Hemisphere and vase cross sections
When sliced by a horizontal plane at any height \(h\), the hemisphere and vase have equal cross-sectional areas. (Shown here for \(h = 0.4\cdot r\).) By Cavalieri's Principle, this implies that they have equal volumes.

If we imagine the hemisphere and vase as being made from lots of tiny grains of sand, then we just showed, intuitively, that the two solids have the same number of grains of sand in every layer. So there should be the same number of grains in total, i.e., the volumes should match. This intuition is exactly right:

Cavalieri’s Principle: any two shapes that have matching horizontal cross sectional areas also have the same volume.

So the volumes are indeed equal, and all that’s left is to compute the volume of the vase. But we can do this! Recall that the cone has volume \(\frac{1}{3} (\text{area of base}) (\text{height}) = \frac{1}{3}\pi r^3\) (better yet, prove this too! Hint: use Cavalieri’s Principle again to compare to a triangular pyramid). Likewise, the cylinder has volume \((\text{area of base}) (\text{height}) = \pi r^3\), so the vase (and hemisphere) have volume \(\pi r^3 – \frac{1}{3} \pi r^3 = \frac{2}{3}\pi r^3\). The volume of the whole sphere is thus \(\frac{4}{3}\pi r^3\).
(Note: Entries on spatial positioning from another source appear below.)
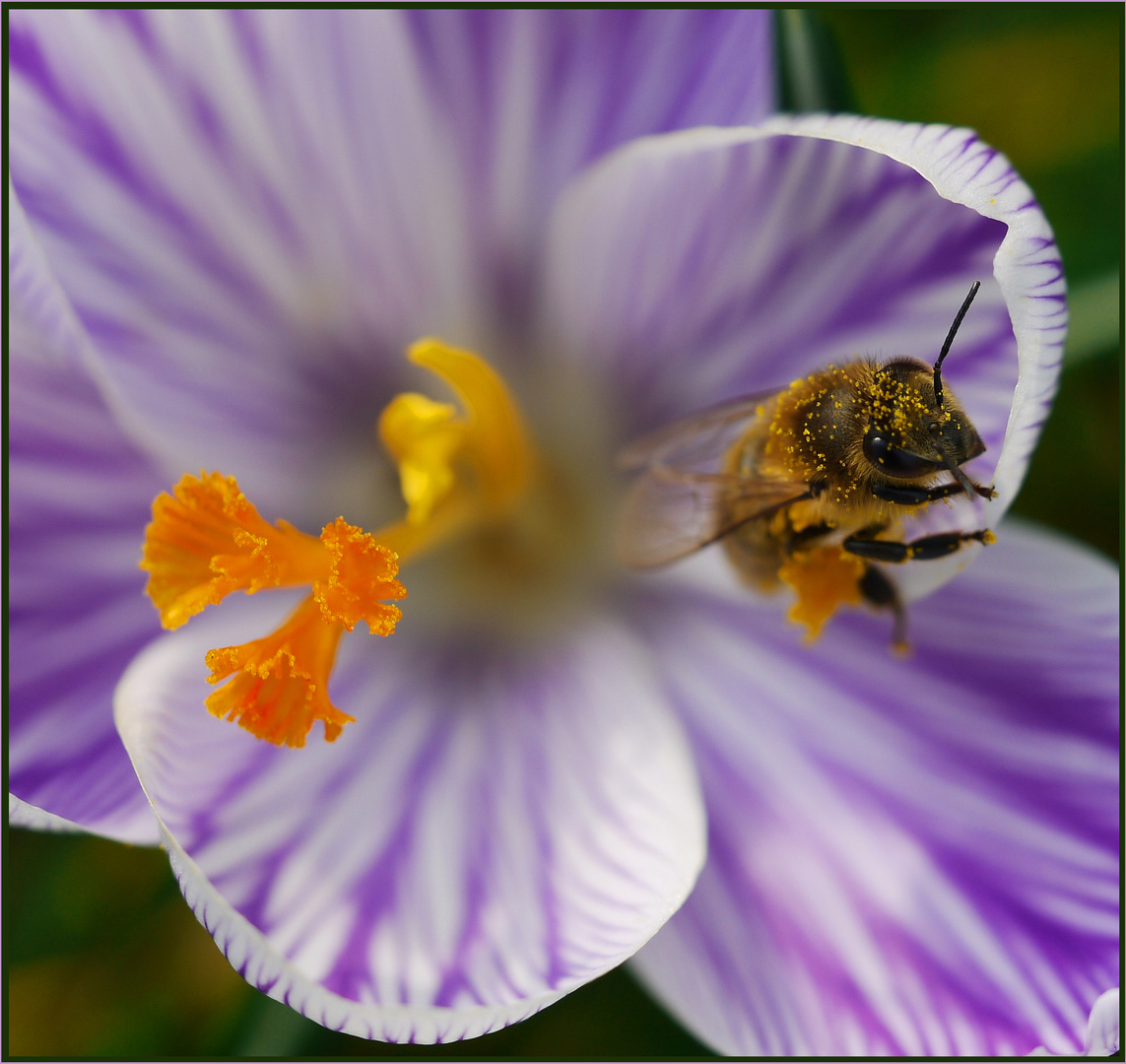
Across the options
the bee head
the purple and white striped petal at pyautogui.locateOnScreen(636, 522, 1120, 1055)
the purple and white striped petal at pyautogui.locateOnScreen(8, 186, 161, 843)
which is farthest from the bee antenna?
the purple and white striped petal at pyautogui.locateOnScreen(8, 186, 161, 843)

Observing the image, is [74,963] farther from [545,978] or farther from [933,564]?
[933,564]

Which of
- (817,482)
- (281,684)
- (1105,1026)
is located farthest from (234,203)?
(1105,1026)

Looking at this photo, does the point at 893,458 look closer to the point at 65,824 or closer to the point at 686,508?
the point at 686,508

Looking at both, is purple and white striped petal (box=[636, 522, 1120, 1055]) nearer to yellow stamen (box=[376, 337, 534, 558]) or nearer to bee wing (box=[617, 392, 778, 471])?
bee wing (box=[617, 392, 778, 471])

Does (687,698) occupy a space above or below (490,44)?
below

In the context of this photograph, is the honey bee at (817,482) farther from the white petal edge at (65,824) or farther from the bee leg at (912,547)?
the white petal edge at (65,824)

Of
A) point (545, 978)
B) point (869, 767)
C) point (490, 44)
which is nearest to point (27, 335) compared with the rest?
point (490, 44)
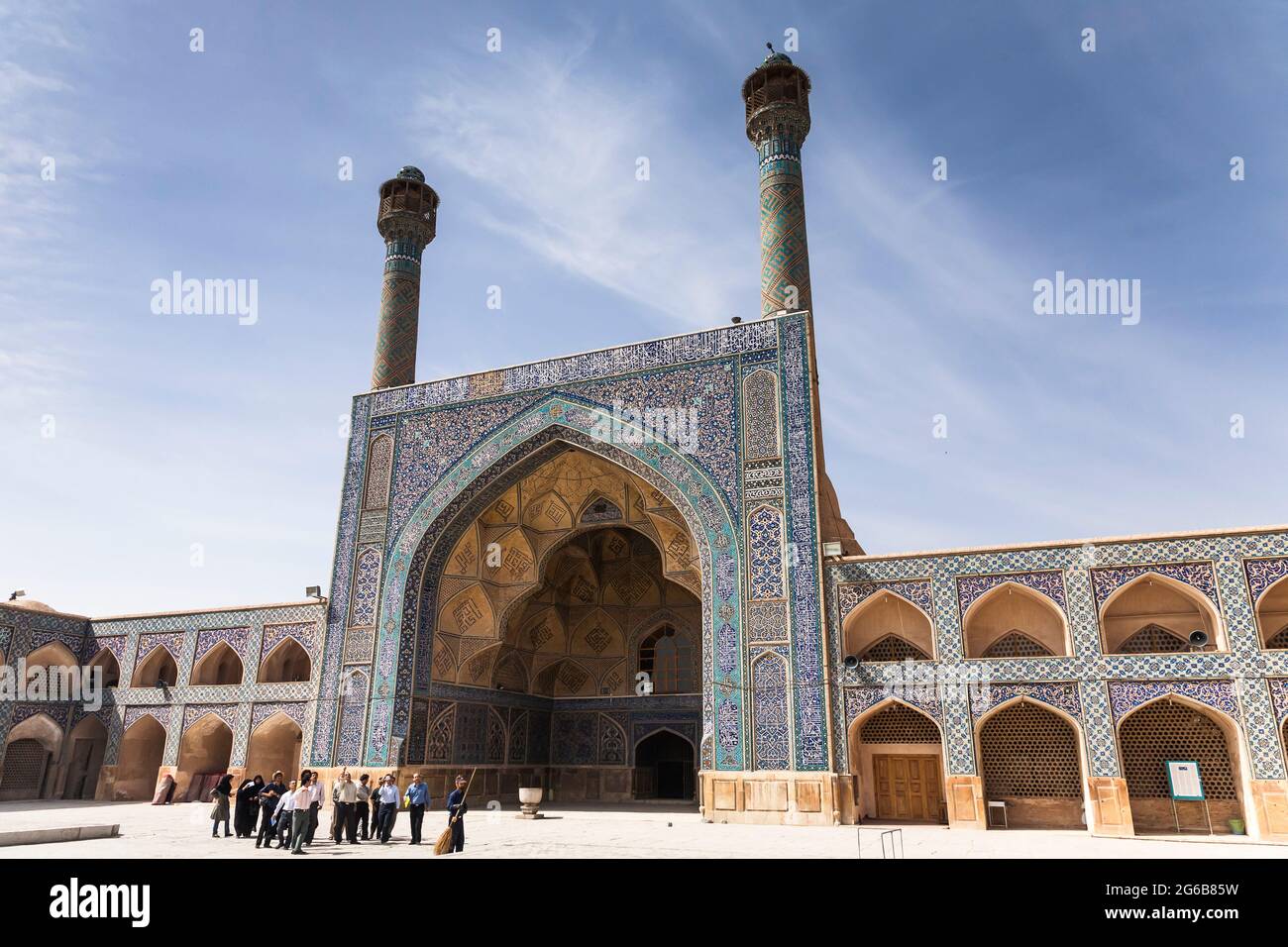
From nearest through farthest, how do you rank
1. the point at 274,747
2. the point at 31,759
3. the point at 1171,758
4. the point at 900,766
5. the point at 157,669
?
the point at 1171,758
the point at 900,766
the point at 274,747
the point at 31,759
the point at 157,669

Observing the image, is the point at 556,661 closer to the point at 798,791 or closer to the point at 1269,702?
the point at 798,791

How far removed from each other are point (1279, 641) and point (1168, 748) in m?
2.16

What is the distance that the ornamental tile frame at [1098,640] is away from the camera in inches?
440

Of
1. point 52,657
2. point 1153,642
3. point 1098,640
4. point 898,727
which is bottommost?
point 898,727

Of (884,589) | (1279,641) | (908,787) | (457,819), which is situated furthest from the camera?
(908,787)

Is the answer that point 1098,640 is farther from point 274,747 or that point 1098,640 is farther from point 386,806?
point 274,747

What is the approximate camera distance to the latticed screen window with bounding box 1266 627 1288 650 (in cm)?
1238

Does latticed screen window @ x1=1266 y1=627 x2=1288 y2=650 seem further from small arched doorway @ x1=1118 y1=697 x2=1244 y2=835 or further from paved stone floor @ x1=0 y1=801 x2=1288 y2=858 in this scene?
paved stone floor @ x1=0 y1=801 x2=1288 y2=858

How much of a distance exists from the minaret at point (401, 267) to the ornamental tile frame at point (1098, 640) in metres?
10.6

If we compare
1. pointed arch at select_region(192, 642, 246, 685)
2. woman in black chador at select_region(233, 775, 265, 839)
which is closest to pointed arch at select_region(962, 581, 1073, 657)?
woman in black chador at select_region(233, 775, 265, 839)

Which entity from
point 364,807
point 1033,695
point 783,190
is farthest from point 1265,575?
point 364,807

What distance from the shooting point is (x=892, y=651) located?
44.7ft

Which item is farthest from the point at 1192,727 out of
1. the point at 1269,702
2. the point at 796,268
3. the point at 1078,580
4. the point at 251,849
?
the point at 251,849
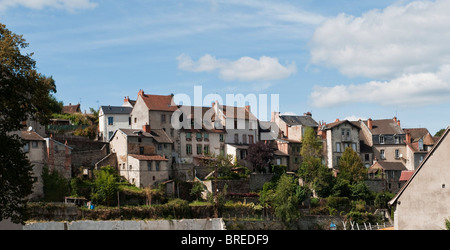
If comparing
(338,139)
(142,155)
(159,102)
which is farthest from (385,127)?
(142,155)

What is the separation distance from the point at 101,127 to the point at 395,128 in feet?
123

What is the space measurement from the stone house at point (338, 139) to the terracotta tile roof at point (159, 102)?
19.5 m

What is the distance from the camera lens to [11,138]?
77.2 ft

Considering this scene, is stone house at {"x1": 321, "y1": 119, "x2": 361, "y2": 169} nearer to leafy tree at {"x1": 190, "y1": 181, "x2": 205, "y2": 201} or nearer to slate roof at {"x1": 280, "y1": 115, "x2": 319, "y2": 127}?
slate roof at {"x1": 280, "y1": 115, "x2": 319, "y2": 127}

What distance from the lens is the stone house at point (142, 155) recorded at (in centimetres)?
6062

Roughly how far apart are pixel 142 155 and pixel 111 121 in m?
11.3

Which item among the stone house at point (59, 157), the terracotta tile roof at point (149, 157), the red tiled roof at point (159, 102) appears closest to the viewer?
the stone house at point (59, 157)

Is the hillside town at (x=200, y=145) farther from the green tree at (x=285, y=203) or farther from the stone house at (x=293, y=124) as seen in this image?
the green tree at (x=285, y=203)

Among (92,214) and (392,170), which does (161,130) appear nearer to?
(92,214)

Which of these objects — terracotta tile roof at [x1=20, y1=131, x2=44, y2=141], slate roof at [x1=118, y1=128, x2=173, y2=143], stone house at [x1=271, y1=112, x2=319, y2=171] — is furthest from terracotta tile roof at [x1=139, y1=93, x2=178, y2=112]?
terracotta tile roof at [x1=20, y1=131, x2=44, y2=141]

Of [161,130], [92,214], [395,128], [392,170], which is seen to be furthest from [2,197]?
[395,128]

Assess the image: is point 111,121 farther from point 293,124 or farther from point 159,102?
point 293,124

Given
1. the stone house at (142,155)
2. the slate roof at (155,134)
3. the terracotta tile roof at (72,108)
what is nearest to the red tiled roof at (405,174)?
the stone house at (142,155)

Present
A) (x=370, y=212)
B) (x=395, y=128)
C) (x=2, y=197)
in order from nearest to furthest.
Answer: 1. (x=2, y=197)
2. (x=370, y=212)
3. (x=395, y=128)
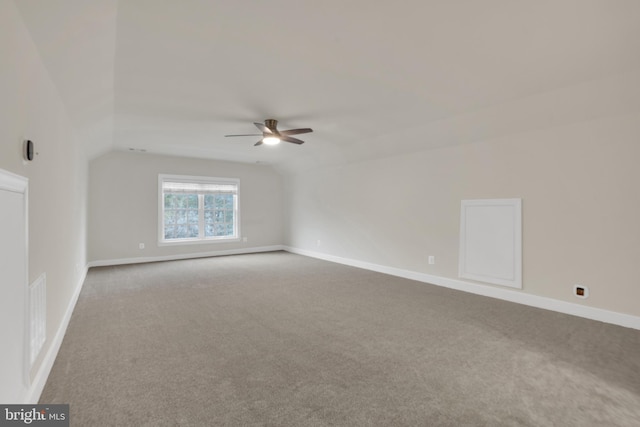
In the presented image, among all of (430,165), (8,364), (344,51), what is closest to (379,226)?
(430,165)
Success!

The following visualization illustrates what we have shown, namely $$\text{hemisphere} + \text{cone} = \text{cylinder}.$$ The “grains of sand” in the hemisphere are being displaced horizontally by the stabbing cone, and at the end we have exactly filled the cylinder.

Stabbing a cone into a hemisphere
Stabbing a cone into a hemisphere made of horizontally-moving "sand particles" exactly fills a cylinder.

Kissing Spheres

If you put a quarter flat on a table, you can surround it with six other quarters that all touch the original. Is this the best you can do, if the coins can’t overlap? Well, yes: the coins are packed as tightly as possible, so there is no room for a seventh coin to fit around the middle one. We call this the Kissing Number Problem, and it gets much more interesting if you jump from two dimensions to three: given a sphere of radius 1, how many nonoverlapping spheres (of radius 1) can you place around it such that they all “kiss” the original sphere? Said differently, what is the kissing number in 3 dimensions?
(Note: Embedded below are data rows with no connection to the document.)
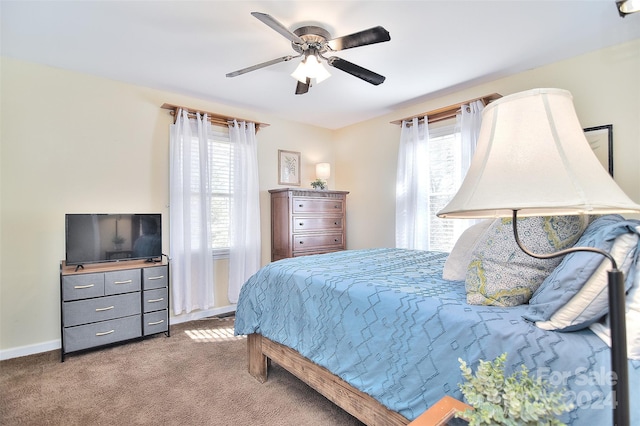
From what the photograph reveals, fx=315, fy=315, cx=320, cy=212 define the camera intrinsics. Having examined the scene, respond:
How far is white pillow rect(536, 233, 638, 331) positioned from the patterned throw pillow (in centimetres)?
22

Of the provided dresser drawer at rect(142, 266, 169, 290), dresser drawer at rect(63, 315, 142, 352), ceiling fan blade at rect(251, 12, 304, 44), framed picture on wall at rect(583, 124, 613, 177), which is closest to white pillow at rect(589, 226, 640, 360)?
ceiling fan blade at rect(251, 12, 304, 44)

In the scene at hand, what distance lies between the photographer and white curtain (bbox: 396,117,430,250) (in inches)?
Result: 155

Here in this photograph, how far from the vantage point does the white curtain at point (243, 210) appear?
13.2 ft

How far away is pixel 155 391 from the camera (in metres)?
2.21

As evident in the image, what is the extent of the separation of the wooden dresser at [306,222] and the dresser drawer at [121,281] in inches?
68.8

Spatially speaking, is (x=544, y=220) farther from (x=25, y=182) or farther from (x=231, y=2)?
(x=25, y=182)

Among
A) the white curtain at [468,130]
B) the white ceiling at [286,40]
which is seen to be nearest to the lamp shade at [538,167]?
the white ceiling at [286,40]

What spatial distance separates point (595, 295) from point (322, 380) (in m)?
1.37

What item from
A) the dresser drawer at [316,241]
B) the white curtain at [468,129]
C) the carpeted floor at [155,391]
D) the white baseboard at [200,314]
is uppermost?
the white curtain at [468,129]

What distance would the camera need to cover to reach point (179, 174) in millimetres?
3635

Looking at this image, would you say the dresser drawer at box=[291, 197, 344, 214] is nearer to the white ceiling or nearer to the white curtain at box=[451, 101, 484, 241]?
the white ceiling

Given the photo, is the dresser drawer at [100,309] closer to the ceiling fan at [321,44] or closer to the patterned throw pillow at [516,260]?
the ceiling fan at [321,44]

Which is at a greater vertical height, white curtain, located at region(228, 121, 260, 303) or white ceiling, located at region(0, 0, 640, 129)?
white ceiling, located at region(0, 0, 640, 129)

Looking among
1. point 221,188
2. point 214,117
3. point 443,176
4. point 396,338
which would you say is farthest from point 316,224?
point 396,338
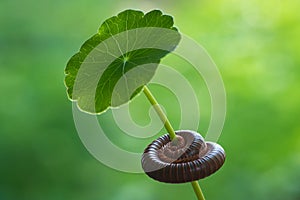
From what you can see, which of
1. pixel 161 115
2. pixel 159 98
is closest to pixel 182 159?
pixel 161 115

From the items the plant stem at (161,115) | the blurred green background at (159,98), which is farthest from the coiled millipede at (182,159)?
the blurred green background at (159,98)

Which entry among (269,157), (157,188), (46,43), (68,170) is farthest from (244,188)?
(46,43)

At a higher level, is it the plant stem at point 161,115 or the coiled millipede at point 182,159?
the plant stem at point 161,115

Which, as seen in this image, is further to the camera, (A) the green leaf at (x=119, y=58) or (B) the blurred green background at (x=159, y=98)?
(B) the blurred green background at (x=159, y=98)

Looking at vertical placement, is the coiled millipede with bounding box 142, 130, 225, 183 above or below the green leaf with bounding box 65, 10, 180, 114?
below

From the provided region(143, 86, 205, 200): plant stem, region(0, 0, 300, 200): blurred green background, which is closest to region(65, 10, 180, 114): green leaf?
region(143, 86, 205, 200): plant stem

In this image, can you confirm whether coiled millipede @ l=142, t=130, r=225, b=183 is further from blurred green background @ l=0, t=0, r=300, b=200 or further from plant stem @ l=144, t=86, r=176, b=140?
blurred green background @ l=0, t=0, r=300, b=200

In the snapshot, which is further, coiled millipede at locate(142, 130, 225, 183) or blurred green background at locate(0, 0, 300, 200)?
blurred green background at locate(0, 0, 300, 200)

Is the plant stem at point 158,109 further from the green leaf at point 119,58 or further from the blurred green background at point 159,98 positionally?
the blurred green background at point 159,98
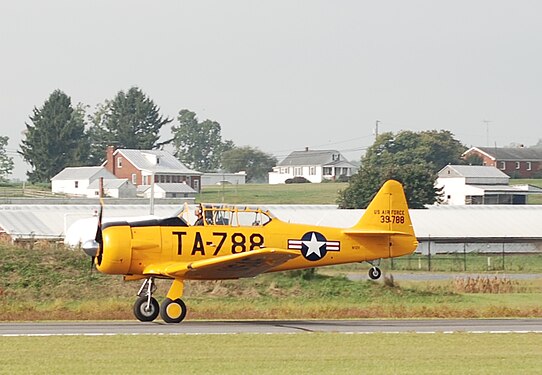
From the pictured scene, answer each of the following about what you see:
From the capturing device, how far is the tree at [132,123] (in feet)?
545

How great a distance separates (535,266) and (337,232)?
3431 cm

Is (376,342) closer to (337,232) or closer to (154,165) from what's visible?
(337,232)

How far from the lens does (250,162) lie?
195 m

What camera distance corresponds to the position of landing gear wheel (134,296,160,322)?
21984mm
Here’s a pretty good attempt: If you put one sphere at each vertex of a cuboctahedron like this,

Twelve spheres all kissing a central (blue) sphere and arranged at the vertices of a cuboctahedron.
Twelve spheres all kissing a central (blue) sphere and arranged at the vertices of a cuboctahedron.

you’ll end up with 12 that seem pretty tightly packed. In another try, you could put a sphere at each vertex of an icosahedron:

Twelve spheres all kissing a central (blue) sphere and arranged at the vertices of an icosahedron.
Twelve spheres all kissing a central (blue) sphere and arranged at the vertices of an icosahedron.

You’ll again get 12, but this time there is noticable wiggle room to move the spheres without losing contact with the central sphere—so much wiggle room, in fact, that any two spheres can switch places! Is there enough extra space for a 13th sphere to fit? This was a topic of heated debate between Isaac Newton and David Gregory (who believed 12 and 13, respectively), but it was not resolved until much later, in 1953, in favor of Newton’s 12. The proof is highly nontrivial.

What about still higher dimensions? What is the kissing number in four dimensions? (What does a 4-dimensional sphere even look like? Perhaps a topic of a future post…) This too is known, and the answer is 24—the proof is again quite difficult. See if you can figure out the arrangement! What about dimension 5, 6, 7, … ? As might be expected, the problem gets even harder in higher dimensions, and no other exact kissing numbers are known—except for two. Due to some veritable mathematical miracles (namely, the highly symmetric structures called the E8 lattice and the Leech lattice), the kissing numbers in dimensions 8 and 24 have been shown to be 240 and 196560, respectively.